Космос обиженно отходит, пожимая плечами.
Белый усмехается и наконец зажигает сигарету, пуская дым в потолок.
Фил издает короткий звук, похожий на смешок, но не поднимает глаз.
А я смотрю на неё.
На то, как она чуть ссутулилась, как держит телефон плечом, освобождая руки, чтобы взять ручку.
Быстро записывает что-то на листке — цифры, наверное, или даты.
Космос снова делает шаг к столу, но Катя, не прекращая разговора, вытягивает назад руку и, не глядя, ставит ладонь перед ним, как шлагбаум.
Он замирает, потом отступает с театральным вздохом.
Мне смешно, но я не смеюсь.
Вместо этого я думаю: как у неё получается быть одновременно здесь, с нами, и там, в этом разговоре?
Она словно дирижирует двумя оркестрами сразу.
И мне нравится, как она это делает.
Мне нравится, как она держит спину, как коротко стриженные волосы у лица открывают шею, как она хмурится, когда цифры, одной ей понятные, не сходятся.
Она замолкает на секунду, слушая собеседника, и я вижу, как её пальцы сжимают ручку чуть сильнее.
Потом она быстро пишет что-то на листке, зачёркивает, пишет снова, и я узнаю этот почерк — резкий, летящий, с острыми хвостиками у букв.
Она всегда так пишет, когда торопится, но при этом не позволяет себе небрежности.
–Хорошо, – говорит она в трубку, и голос её становится мягче, почти ласковым – А теперь последние цифры по законодательному регламенту?
Она долго что-то слушает и смотрит на листок.
Потом, словно осознав очевидное, поднимает глаза — сначала на меня, потом на Саню.
И в этом взгляде я читаю то, что заставляет меня замереть: она не спрашивает, она утверждает.
Она уже всё решила, и ей нужно только наше молчаливое согласие, чтобы двигаться дальше.
Не отрываясь от телефонного разговора, её идеальнее пальцы разворачивают листок к нам, и все трое сидячих одновременно наклоняются вперёд, как будто нас привязали к этому столу невидимыми нитями.
На листке — её почерком, с нажимом, так что ручка чуть продавила бумагу: «Повышаю проценты?». И ниже, мелко, столбиком цифры — расчёт, который она сделала за эти секунды, пока говорила по телефону.
Я пробегаю глазами по цифрам и понимаю: она права.

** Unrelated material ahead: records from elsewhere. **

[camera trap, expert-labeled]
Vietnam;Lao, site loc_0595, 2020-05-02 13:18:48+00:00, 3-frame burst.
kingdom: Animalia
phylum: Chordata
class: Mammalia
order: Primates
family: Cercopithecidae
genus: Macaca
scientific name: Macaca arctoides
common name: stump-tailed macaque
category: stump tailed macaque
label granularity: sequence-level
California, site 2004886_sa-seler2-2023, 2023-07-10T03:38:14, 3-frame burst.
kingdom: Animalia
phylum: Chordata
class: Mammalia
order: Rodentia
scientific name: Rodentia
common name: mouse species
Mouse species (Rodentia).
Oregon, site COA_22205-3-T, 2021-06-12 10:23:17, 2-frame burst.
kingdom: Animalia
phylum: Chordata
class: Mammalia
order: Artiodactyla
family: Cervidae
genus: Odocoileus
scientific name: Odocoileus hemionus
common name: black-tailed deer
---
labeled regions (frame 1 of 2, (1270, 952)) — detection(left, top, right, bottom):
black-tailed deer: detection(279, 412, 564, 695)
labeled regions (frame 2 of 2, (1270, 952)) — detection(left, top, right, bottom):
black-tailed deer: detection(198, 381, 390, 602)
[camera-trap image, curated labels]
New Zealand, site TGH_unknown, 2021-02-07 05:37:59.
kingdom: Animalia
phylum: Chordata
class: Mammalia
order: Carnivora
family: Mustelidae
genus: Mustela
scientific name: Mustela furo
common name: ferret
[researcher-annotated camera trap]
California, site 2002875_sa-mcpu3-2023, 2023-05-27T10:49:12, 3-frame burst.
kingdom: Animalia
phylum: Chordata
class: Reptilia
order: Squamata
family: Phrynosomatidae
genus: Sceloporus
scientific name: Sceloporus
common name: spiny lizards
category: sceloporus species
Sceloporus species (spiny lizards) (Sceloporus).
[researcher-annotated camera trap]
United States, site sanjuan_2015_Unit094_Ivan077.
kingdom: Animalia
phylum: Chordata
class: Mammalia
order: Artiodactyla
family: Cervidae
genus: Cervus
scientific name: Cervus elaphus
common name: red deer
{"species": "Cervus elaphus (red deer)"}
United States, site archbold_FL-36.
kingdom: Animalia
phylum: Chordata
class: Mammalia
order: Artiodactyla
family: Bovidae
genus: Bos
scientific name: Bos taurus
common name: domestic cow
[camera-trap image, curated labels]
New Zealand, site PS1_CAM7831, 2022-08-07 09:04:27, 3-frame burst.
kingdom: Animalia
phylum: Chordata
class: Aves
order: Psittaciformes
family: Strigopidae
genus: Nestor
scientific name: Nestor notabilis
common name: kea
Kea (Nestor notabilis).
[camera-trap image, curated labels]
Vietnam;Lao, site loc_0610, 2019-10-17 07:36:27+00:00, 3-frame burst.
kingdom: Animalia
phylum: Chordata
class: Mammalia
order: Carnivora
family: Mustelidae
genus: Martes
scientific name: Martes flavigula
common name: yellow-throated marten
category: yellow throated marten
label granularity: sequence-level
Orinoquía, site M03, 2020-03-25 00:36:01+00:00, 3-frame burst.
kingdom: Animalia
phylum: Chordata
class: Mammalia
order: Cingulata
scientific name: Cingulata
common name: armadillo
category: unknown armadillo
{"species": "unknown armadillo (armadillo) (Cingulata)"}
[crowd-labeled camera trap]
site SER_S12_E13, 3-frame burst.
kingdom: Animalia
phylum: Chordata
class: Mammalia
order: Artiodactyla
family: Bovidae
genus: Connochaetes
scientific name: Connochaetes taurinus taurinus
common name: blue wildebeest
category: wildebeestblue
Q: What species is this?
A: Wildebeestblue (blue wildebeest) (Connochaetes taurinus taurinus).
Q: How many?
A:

Она всегда права в этих вопросах, и я ненавижу её за это, потому что в такие моменты не могу ничего добавить, а она и не ждёт.
Белый молчит ровно секунду.
Потом медленно кивает — один раз, уверенно, без тени сомнения.
Он не смотрит на меня, не ждёт моего мнения.
Для него её решение — уже закон, и я знаю, что он прав.
Фил вздыхает, откидывается на спинку стула и ухмыляется, качая головой, — мол, ну ты даёшь, Немцова.
А Кос, который так и стоит у стола, хмыкает и убирает руки в карманы.
Она кивает в ответ, берёт телефон и снова возвращается туда.
Пока ждёт момента для слова, она смотрит на меня — прямо, не отрываясь, как будто проверяет, что я тоже понял.
Я не отвожу взгляда.
Я смотрю на неё и думаю о том, что эта женщина, которая сейчас решает вопросы с миллионными суммами, пару дней назад стояла на том балкончике и смотрела на меня так, будто я был последним человеком на земле, которого она хотела видеть.
А я так тупо разбил её мнение о себе вновь.
Она начинает говорить в трубку тем же ровным, металлическим голосом, и я понимаю, что для неё этот разговор — просто ещё один шаг в игре, которую она ведёт с самого начала и в которой мне отведена роль статиста.
Я смотрю на её шею, на тонкую кожу у виска, где пульсирует голубая жилка, в которую я её целовал, и думаю о том, что хочу обязательно это повторить, если у неё всё получится сейчас.
Хотя...
Это тут совсем не имеет значения.
–...и если вы не готовы пересмотреть условия, мы будем вынуждены обратиться в арбитраж, – говорит она, и в голосе её появляется та самая ледяная вежливость, от которой у оппонентов обычно холодеет внутри – Нет, я не угрожаю, это не ко мне. Я констатирую факт. Вы допустили ошибку и сами того не заметили, потому мы запрашиваем повышение процентов до двадцати.
Я ловлю себя на том, что действительно не дышу.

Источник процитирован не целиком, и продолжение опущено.